[Excerpted passage — start]

One, Jay Katoch, spends between 40 and 80 hours a week on Mercor work. After decades in consulting, he describes working with AI as fulfilling. “I give [the AI] a problem, [such as] how a company like Boeing could handle the challenge post-crash — damage control, how would it impact the business, how would they handle stakeholders . . . and look at how the AI responds,” he says. “You’re challenging [the models] and correcting them.”
Mercor says its average hourly wage is more than $95, but the most sought-after roles — radiologists, for example — can receive up to $375 an hour. Projects might be a number of weeks in length, with no guarantee of ongoing work.
Zoe Cullen, a labour economist at Harvard Business School, says the short-term, gig nature of the work means workers are not protected if they help build models that ultimately threaten their jobs.
She suggests AI trainers could retain a stake in revenue produced by the models that use their skills and knowledge. “Workers could be part of the productivity enhancements and reap the rewards — you could have a collective agreement of data trainers,” she says. “If what you’re teaching the model to do is your core expertise, by definition you’re reducing your labour power.”
Foody acknowledges there is “definitely [going to] be some job displacement”. “There’s also going to be all sorts of new job categories, so we want to help people navigate that displacement to help humanity and society accomplish far more.”

[Excerpted passage — finish]

*Aim of the exercise*
Write out the passage about AI training work word for word, everything from "Mercor says its" down to "threaten their jobs.".

[Records provided — start]

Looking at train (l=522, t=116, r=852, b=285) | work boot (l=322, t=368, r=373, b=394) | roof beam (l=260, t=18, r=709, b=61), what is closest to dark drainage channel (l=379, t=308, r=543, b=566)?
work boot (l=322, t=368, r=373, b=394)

[Records provided — finish]
[Records provided — start]

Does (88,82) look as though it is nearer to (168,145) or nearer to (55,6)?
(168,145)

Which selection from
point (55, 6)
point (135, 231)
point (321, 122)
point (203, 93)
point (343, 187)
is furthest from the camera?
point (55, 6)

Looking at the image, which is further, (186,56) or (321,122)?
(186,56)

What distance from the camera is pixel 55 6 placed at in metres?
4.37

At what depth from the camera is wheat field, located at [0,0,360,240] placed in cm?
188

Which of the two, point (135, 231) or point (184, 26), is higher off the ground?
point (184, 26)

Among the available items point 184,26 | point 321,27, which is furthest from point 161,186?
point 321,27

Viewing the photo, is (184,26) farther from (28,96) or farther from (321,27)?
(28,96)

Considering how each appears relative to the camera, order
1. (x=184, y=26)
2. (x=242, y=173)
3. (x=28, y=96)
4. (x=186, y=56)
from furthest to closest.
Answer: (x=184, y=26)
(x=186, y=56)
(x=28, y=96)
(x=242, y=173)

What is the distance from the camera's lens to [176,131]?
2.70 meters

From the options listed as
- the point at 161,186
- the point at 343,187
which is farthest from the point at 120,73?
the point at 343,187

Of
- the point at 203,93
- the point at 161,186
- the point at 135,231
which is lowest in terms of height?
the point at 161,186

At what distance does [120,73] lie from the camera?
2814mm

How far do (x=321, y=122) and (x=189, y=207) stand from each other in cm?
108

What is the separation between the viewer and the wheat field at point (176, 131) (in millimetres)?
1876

[Records provided — finish]

*The answer*
Mercor says its average hourly wage is more than $95, but the most sought-after roles — radiologists, for example — can receive up to $375 an hour. Projects might be a number of weeks in length, with no guarantee of ongoing work.
Zoe Cullen, a labour economist at Harvard Business School, says the short-term, gig nature of the work means workers are not protected if they help build models that ultimately threaten their jobs.